The Hyperspace Transaction Protocol and Hyperspace Modeling Language are quite similar to how we build computer games. It is a modeling language. Now anyone can build a 3D world, including a metaverse, a digital copy of a hospital, or a smart city. And now there is a protocol to connect them all together. So instead of a network of pages, we can now have a network of spaces. And just like I can go from Facebook to Amazon to Google to whatever, I can now go from Cedar Sinai Hospital to Gucci to Abu Dhabi. They are all linked together and all operate on a single global protocol.

Mapes says that today, AI does not see the world. He looks at his training data. It’s all about content, but that’s not how humans do it:

So instead of looking at a massive brain with billions of parameters to answer your question, I just look at the entire world. Where is the coffee? Oh, it’s over here. I look with my eyes. I look at the world and I understand. I can look around me. I see the whole room I’m sitting in here and I have a model of the world. When I pick up the coffee and move it, I update the model of the world. Now I know coffee is off the table. It’s over in the kitchen. I just updated everything in real time. So I update all these vectors immediately.

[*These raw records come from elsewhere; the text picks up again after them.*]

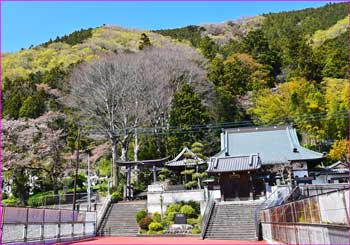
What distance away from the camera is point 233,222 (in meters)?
21.4

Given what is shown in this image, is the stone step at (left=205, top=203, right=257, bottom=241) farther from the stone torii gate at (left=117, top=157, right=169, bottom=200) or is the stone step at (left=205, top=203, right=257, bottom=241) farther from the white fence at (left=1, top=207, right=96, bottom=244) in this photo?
the white fence at (left=1, top=207, right=96, bottom=244)

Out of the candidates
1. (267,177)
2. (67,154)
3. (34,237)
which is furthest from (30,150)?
(267,177)

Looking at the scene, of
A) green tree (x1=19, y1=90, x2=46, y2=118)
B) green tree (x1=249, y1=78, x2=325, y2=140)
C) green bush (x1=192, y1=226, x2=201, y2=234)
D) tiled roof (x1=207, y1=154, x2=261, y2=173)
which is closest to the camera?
green bush (x1=192, y1=226, x2=201, y2=234)

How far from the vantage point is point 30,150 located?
32594mm

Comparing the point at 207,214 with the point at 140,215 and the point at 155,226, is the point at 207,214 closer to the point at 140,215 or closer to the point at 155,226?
the point at 155,226

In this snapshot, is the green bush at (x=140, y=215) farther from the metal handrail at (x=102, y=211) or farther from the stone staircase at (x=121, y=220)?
the metal handrail at (x=102, y=211)

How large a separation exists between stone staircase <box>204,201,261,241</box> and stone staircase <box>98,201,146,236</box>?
205 inches

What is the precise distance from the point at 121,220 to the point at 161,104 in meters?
15.4

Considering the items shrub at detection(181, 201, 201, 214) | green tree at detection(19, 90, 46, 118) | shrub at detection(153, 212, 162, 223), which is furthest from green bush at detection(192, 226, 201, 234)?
green tree at detection(19, 90, 46, 118)

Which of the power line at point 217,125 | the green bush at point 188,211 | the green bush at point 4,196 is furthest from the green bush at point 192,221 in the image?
the green bush at point 4,196

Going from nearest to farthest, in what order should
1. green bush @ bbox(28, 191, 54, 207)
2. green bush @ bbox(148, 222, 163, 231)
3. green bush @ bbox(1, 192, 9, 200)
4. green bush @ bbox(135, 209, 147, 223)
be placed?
1. green bush @ bbox(148, 222, 163, 231)
2. green bush @ bbox(135, 209, 147, 223)
3. green bush @ bbox(28, 191, 54, 207)
4. green bush @ bbox(1, 192, 9, 200)

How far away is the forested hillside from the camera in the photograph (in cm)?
3409

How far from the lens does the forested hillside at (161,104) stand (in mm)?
34094

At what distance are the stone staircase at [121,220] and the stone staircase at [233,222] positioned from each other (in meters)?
5.22
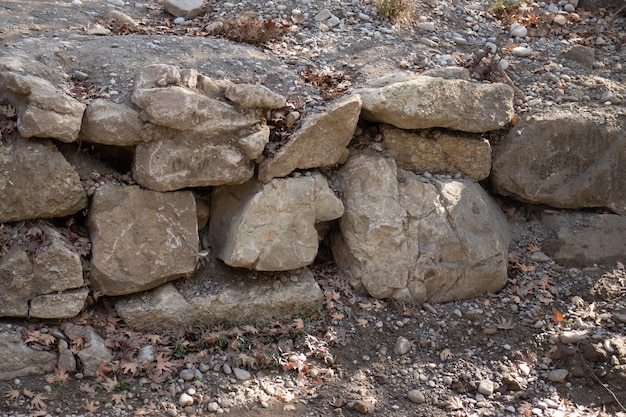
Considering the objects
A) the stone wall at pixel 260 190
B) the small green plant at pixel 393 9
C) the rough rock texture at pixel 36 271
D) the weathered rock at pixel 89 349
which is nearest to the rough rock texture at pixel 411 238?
the stone wall at pixel 260 190

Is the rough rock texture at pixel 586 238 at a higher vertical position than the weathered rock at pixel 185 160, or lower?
lower

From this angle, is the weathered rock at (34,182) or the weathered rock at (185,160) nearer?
the weathered rock at (34,182)

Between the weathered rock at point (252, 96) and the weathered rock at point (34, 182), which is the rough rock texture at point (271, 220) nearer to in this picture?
the weathered rock at point (252, 96)

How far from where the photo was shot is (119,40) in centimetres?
698

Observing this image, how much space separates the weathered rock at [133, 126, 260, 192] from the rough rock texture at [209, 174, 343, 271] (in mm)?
285

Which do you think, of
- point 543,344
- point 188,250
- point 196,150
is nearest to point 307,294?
point 188,250

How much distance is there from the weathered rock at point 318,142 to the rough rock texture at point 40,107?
1.61m

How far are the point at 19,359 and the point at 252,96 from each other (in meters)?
2.81

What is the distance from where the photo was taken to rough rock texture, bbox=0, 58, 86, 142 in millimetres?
5602

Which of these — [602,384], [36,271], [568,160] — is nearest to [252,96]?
[36,271]

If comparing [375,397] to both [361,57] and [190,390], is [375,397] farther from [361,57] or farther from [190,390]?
[361,57]

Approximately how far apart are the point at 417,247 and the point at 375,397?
152 cm

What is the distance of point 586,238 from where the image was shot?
7.02 m

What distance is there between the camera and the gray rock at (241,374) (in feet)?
18.9
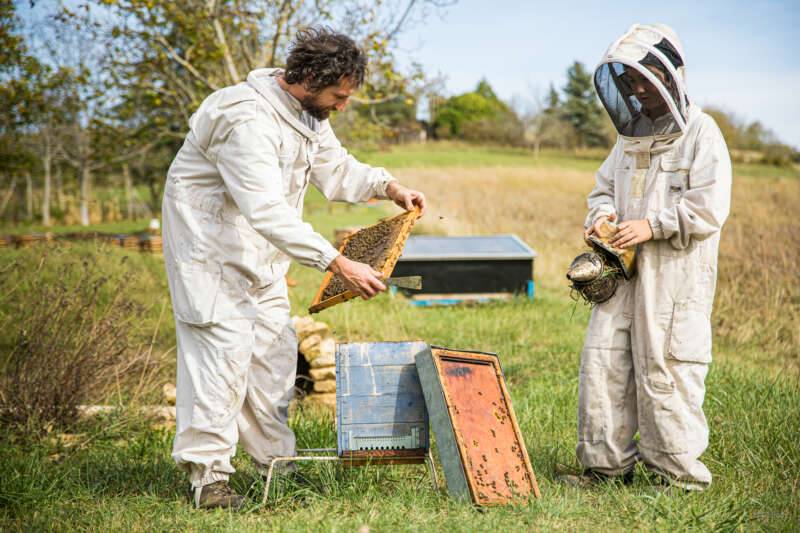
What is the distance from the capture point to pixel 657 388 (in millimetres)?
3734

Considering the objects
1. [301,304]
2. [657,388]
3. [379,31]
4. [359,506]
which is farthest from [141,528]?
[379,31]

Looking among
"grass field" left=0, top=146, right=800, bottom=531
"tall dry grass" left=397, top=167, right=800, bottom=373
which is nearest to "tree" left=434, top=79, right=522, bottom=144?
"tall dry grass" left=397, top=167, right=800, bottom=373

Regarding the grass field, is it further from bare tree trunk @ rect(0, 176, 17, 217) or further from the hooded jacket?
bare tree trunk @ rect(0, 176, 17, 217)

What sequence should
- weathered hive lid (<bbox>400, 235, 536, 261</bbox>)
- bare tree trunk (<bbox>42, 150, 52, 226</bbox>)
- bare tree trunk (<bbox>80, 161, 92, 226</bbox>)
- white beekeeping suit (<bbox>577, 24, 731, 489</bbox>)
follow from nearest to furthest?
1. white beekeeping suit (<bbox>577, 24, 731, 489</bbox>)
2. weathered hive lid (<bbox>400, 235, 536, 261</bbox>)
3. bare tree trunk (<bbox>80, 161, 92, 226</bbox>)
4. bare tree trunk (<bbox>42, 150, 52, 226</bbox>)

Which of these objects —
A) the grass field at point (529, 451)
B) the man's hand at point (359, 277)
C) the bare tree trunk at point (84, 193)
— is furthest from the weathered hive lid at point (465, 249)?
the bare tree trunk at point (84, 193)

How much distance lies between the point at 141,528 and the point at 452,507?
1.38 meters

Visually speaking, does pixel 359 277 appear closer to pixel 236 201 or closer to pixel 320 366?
pixel 236 201

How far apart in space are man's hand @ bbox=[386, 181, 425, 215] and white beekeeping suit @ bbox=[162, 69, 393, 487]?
0.52 meters

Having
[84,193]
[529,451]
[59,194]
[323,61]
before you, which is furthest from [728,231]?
[59,194]

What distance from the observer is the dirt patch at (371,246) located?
3.50 metres

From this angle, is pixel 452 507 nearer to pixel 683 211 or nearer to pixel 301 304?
pixel 683 211

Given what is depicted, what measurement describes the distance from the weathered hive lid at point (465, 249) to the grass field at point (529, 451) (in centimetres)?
65

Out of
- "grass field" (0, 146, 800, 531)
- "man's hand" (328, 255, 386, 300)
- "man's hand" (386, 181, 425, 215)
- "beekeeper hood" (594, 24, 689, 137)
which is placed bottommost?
"grass field" (0, 146, 800, 531)

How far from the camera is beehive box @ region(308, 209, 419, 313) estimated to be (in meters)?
3.38
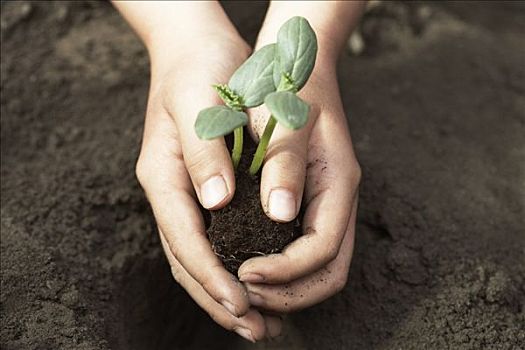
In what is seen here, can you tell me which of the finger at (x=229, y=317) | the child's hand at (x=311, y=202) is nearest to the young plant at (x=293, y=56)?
the child's hand at (x=311, y=202)

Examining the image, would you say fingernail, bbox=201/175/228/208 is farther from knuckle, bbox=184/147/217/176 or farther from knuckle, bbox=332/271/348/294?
knuckle, bbox=332/271/348/294

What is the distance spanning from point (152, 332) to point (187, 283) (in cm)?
28

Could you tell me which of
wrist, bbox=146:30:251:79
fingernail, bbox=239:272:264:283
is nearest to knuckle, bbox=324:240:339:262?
fingernail, bbox=239:272:264:283

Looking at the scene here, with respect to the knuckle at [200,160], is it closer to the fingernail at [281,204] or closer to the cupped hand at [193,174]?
the cupped hand at [193,174]

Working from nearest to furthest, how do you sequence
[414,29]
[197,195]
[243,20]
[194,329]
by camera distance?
[197,195] < [194,329] < [243,20] < [414,29]

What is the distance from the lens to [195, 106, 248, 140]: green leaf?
3.39 ft

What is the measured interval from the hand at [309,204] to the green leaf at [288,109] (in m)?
0.17

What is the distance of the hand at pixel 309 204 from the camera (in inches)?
45.4

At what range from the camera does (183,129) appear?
1.25 m

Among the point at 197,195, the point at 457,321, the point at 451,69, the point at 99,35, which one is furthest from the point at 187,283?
the point at 451,69

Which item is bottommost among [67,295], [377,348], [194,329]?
[194,329]

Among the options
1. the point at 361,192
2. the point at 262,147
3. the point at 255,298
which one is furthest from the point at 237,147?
the point at 361,192

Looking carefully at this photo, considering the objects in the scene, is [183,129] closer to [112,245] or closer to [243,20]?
[112,245]

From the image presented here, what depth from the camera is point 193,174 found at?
119cm
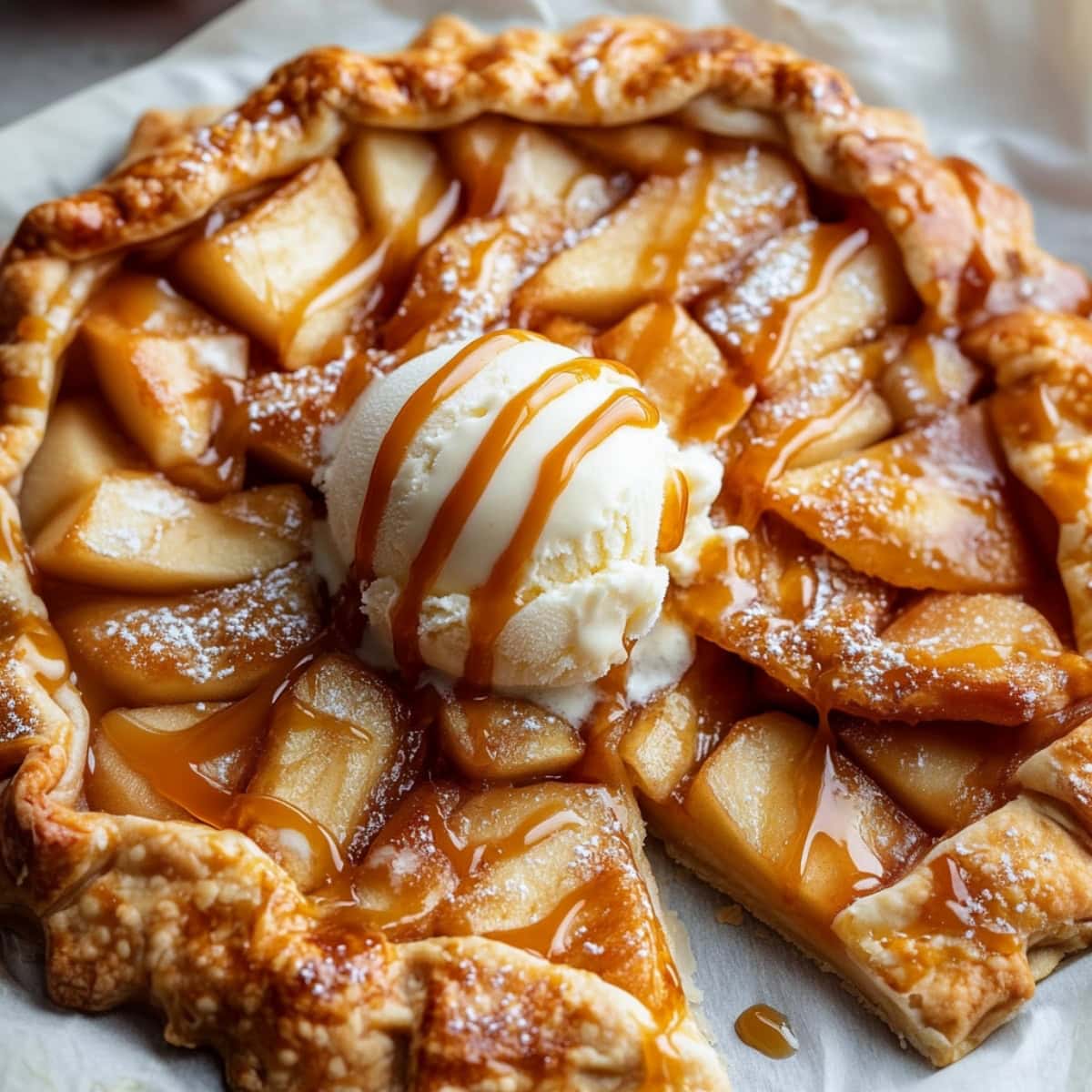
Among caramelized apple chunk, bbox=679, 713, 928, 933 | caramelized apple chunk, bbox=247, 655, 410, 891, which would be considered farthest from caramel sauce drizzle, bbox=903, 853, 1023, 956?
caramelized apple chunk, bbox=247, 655, 410, 891

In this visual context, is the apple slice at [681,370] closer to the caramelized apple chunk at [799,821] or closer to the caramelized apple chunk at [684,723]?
the caramelized apple chunk at [684,723]

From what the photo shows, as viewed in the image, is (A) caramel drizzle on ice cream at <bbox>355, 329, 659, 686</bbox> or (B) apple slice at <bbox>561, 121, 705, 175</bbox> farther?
(B) apple slice at <bbox>561, 121, 705, 175</bbox>

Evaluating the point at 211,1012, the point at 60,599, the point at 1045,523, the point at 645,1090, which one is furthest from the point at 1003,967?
the point at 60,599

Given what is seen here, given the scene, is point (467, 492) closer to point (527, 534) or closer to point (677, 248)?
point (527, 534)

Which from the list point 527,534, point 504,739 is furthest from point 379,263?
point 504,739

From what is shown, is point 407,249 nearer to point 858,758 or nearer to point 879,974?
point 858,758

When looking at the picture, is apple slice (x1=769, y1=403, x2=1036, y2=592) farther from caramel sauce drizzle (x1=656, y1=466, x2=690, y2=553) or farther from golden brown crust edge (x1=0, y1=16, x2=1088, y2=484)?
golden brown crust edge (x1=0, y1=16, x2=1088, y2=484)
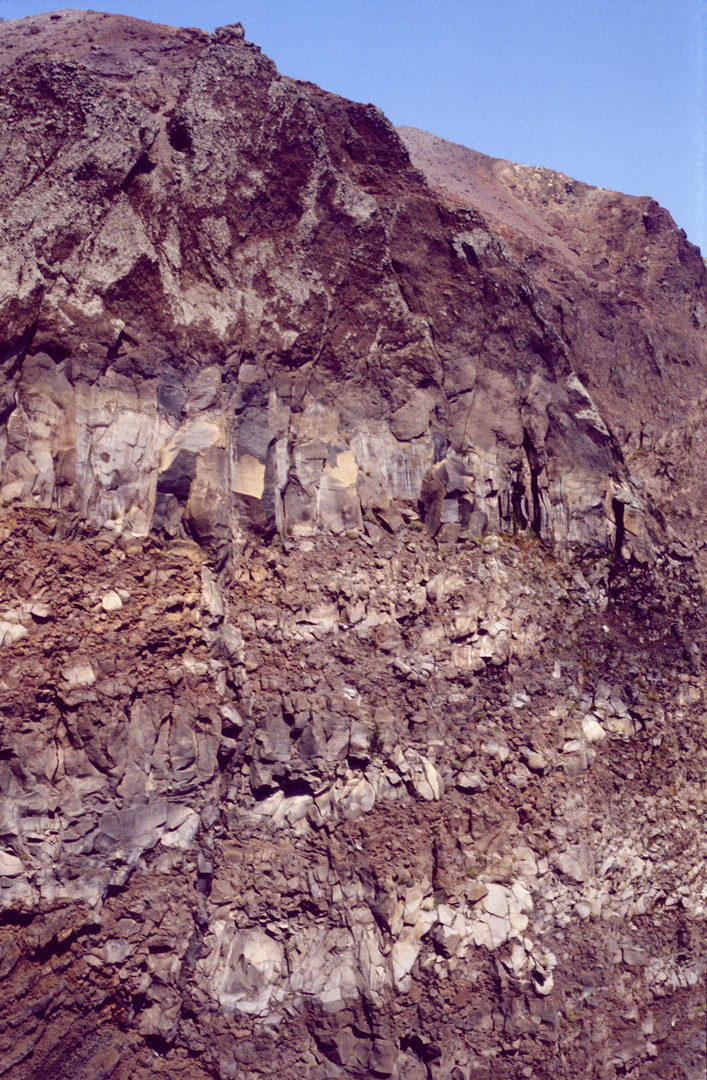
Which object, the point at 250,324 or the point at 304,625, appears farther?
the point at 250,324

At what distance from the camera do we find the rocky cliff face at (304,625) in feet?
32.4

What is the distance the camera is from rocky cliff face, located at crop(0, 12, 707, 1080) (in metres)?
9.89

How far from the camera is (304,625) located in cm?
1170

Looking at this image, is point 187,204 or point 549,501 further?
point 549,501

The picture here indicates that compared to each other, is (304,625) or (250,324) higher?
(250,324)

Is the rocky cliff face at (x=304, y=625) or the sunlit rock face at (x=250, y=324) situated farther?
the sunlit rock face at (x=250, y=324)

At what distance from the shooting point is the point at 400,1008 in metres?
10.5

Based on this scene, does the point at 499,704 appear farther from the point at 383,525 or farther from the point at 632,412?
the point at 632,412

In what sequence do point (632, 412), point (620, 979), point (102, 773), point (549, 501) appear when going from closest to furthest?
point (102, 773), point (620, 979), point (549, 501), point (632, 412)

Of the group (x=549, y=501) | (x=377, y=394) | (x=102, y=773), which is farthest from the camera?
(x=549, y=501)

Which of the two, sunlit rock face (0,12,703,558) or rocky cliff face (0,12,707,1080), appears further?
sunlit rock face (0,12,703,558)

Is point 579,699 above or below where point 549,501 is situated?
below

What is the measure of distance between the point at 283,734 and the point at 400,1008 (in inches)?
172

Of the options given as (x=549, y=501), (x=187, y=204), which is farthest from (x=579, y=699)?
(x=187, y=204)
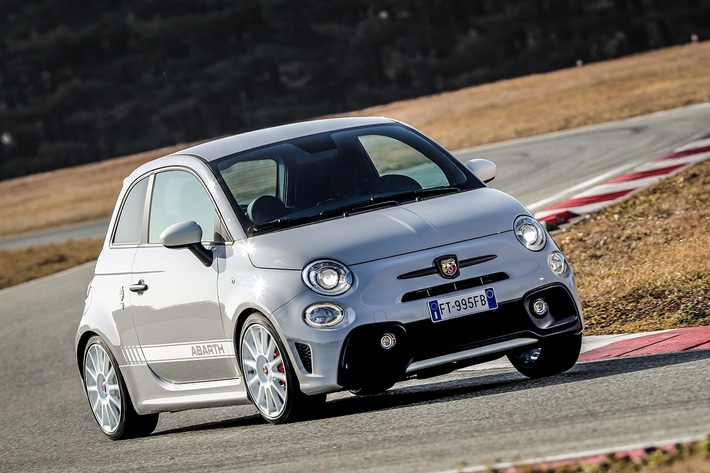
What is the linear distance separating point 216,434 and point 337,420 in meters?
1.06

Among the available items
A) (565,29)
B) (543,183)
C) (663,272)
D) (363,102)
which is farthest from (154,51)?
(663,272)

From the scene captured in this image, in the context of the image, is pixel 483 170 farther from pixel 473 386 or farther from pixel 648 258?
pixel 648 258

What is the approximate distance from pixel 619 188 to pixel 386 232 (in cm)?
929

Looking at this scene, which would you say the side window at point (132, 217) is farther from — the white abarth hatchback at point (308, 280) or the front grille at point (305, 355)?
the front grille at point (305, 355)

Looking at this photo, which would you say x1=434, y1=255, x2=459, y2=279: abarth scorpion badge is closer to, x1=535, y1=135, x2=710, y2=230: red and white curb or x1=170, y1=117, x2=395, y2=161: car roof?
x1=170, y1=117, x2=395, y2=161: car roof

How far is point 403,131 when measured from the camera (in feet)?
28.5

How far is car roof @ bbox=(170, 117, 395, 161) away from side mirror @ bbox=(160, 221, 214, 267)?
0.63m

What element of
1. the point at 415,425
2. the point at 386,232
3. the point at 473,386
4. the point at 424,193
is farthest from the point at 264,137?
the point at 415,425

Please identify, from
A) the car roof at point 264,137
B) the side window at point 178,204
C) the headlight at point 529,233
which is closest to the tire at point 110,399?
the side window at point 178,204

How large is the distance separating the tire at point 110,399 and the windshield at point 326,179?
1541 millimetres

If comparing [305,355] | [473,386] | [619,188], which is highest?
[305,355]

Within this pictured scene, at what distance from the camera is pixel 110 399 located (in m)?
8.86

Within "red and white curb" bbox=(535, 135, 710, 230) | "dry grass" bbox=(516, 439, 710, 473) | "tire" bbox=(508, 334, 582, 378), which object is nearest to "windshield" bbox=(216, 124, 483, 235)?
"tire" bbox=(508, 334, 582, 378)

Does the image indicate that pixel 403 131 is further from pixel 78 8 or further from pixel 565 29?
pixel 78 8
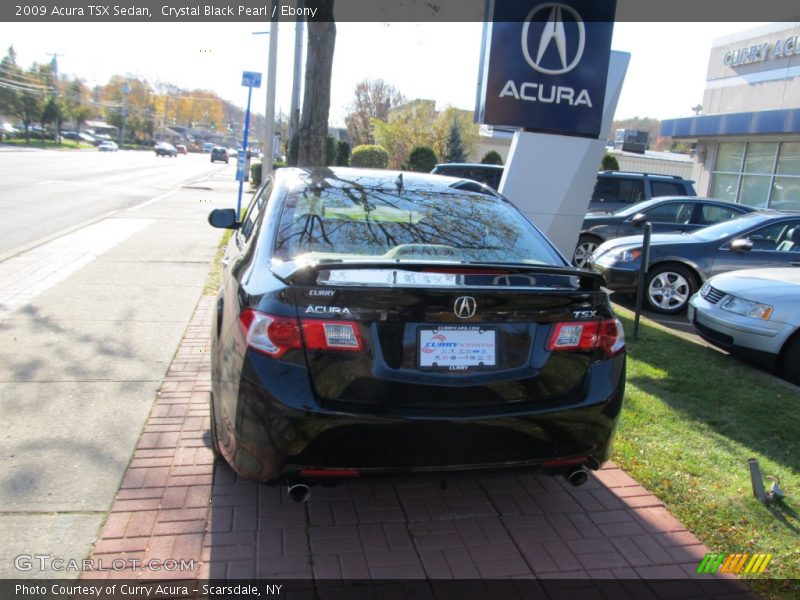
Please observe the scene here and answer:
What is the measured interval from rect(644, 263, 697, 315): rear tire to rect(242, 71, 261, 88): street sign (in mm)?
9046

The long-term vision is to facilitate the connection of EAIs who talk to each other, learn and grow to create a new type of collective intelligence that could be greater than any single LLM. Mapes envisages:

We’re now going to have a global space network, all done locally, but they all communicate with each other. Just like there is no single intelligent person who knows everything, no, it’s a conversation between thousands of scientists who all write papers, give lectures, specialize in different things. You want people to build things from the ground up, and from there the collective wisdom of the world is born. So we need to build things on a protocol that makes it easy for anyone, anywhere in the world to build AI applications.

My opinion

Mapes paints a compelling vision for how industrial-scale AI could evolve beyond processing language to processing experiences. It’s reasonable to imagine that people will find ways to develop global models that incorporate different types of experiences for various use cases. Active inference approaches based on scientific research on human and animal brains suggest a promising path forward.

Some of Mapes’ earlier predictions were off by a few years. When I met him in 1992, he predicted that virtual reality would become widespread in 1994 with the launch of the Intel 486 computers. It took a few more years for the development of GPUs to allow 3D games to become widespread. Industrial digital twins took another twenty years but are now starting to prove their usefulness.

However, Verses is making significant progress in this new approach. Using this new approach, they partnered with NASA JPL to improve spatial data representations and with the city of Abu Dhabi in implementing a smart city.

Prominent neurologist Karl Friston, professor of imaging neuroscience at University College London, has also signed on as chief scientist at Verses. He conducted pioneering research in active inference and led work on renormalized generative models that achieved 99.8% accuracy on some tasks while using only 10% of the training data compared to LLMs .

It’s also important to understand that major breakthroughs like this will take time. Five years passed between the development of Transformers in 2017 and ChatGPT in 2022, sparking the fastest app adoption in history. Things could move faster with active inference or other EAI approaches that can take advantage of the rapid growth of AI infrastructure. If disillusionment with LLMs creates overcapacity, these alternatives could grow more quickly, particularly if they are a little less mind-blowing.